GDI leaks and the importance of luck

Machu PicchuIn May 2019 I was asked to look at a potentially serious Chrome bug. I initially misdiagnosed it as unimportant, thus wasting two valuable weeks, and when I rejoined the investigation it was the number one browser-process crash in Chrome’s beta channel. Oops.

On June 6th, the same day I realized I had misinterpreted the crash data, the bug was marked as ReleaseBlock-Stable meaning that we couldn’t ship our new Chrome version to most of our users until we figured out what was going on.

The crash was happening because we were running out of GDI (Graphics Device Interface) objects, but we didn’t know what type of GDI objects, our crash data gave us no clues as to where the problem was happening, and we couldn’t reproduce the problem.

Several of us worked hard on the bug on June 6th and 7th, testing out theories but not making any clear progress. Then, on June 8th I went to check my email and Chrome immediately crashed. It was the crash.

The irony is rich. While I was searching through changes and crash reports and brainstorming about what could possibly be causing Chrome’s browser process to leak GDI objects the GDI object count in my browser was creeping inexorably upward, and on the morning of the 8th it tipped over the magic 10,000 number. At that point one of our GDI object allocations failed and we intentionally crashed the browser. This was an improbably lucky break.
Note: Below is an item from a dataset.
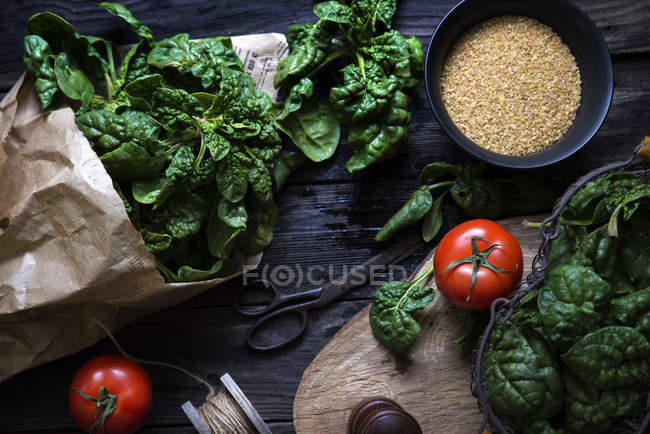 Top view of spinach, tomatoes and brown sugar composition — Stock Photo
Bugs that are reproducible are, inevitably, fixable. All I had to do was figure out how I had triggered the bug and we would be able to fix it.

First, some background

imageIn most places in Chromium’s code when we try to allocate a GDI object we check to see if the allocation succeeded. If the allocation failed then we record some information on the stack and then intentionally crash, as you can see in this source code. We intentionally crash because if we can’t allocate GDI objects then we can’t render to the screen – it’s better to report the issue (if crash reporting is enabled) and restart the process rather than display a blank UI. The default limit is 10,000 GDI objects per process and we usually use just a few hundred so if we hit that limit then something has gone terribly wrong.

When we get one of the crash reports showing a GDI object allocation failure we have a call stack and all sorts of other useful information. Great! The problem is that these crash dumps aren’t necessarily related to the bug. That’s because the code that is leaking GDI objects and the code that reports the failure may not be the same code.

That is, roughly speaking we had these two types of code:

void GoodCode() {
   auto x = AllocateGDIObject();
   if (!x)
     CollectGDIUsageAndDie ();
   UseGDIObject(x);
   FreeGDIObject(x);
}

void BadCode() {
   auto x = AllocateGDIObject();
   UseGDIObject(x);
}

The good code notices when an allocation has failed and reports it, whereas the bad code both ignores failures and leaks the objects, thus setting up the good code to take the fall.

Chromium is a few million lines of code. We didn’t know which function was buggy, and we didn’t even know what type of GDI object was being leaked. One of my coworkers added code to troll through the Process Environment Block before crashing, to get counts by GDI object type, but for all of the enumerated types (DCs, regions, bitmaps, palettes, fonts, brushes, pens, and unknown) the counts totaled less than one hundred. Weird.

It turns out that objects we directly allocate are in this table, but objects created on our behalf by the kernel are not, and live somewhere in the Windows object manager. This means that GDIView is just as blind to the problem as we are (and GDIView is only helpful anyway with a local repro). Because we were leaking cursors, and cursors are USER32 objects with associated GDI objects, and those GDI objects are allocated by the kernel we were blind to what was happening.

The misinterpretation

Our CollectGDIUsageAndDie function has a catchy name I think you’ll agree. Very evocative.

The problem is that it did too much. CollectGDIUsageAndDie checked for about a dozen different types of GDI object allocation failures and, due to inlining, they all ended up getting the same crash signature – they all crashed in the main function and got bucketed together. So one of my coworkers wisely landed a change to break out the different checks to different (non-inlined) functions. This meant that we could now tell at a glance which check was failing.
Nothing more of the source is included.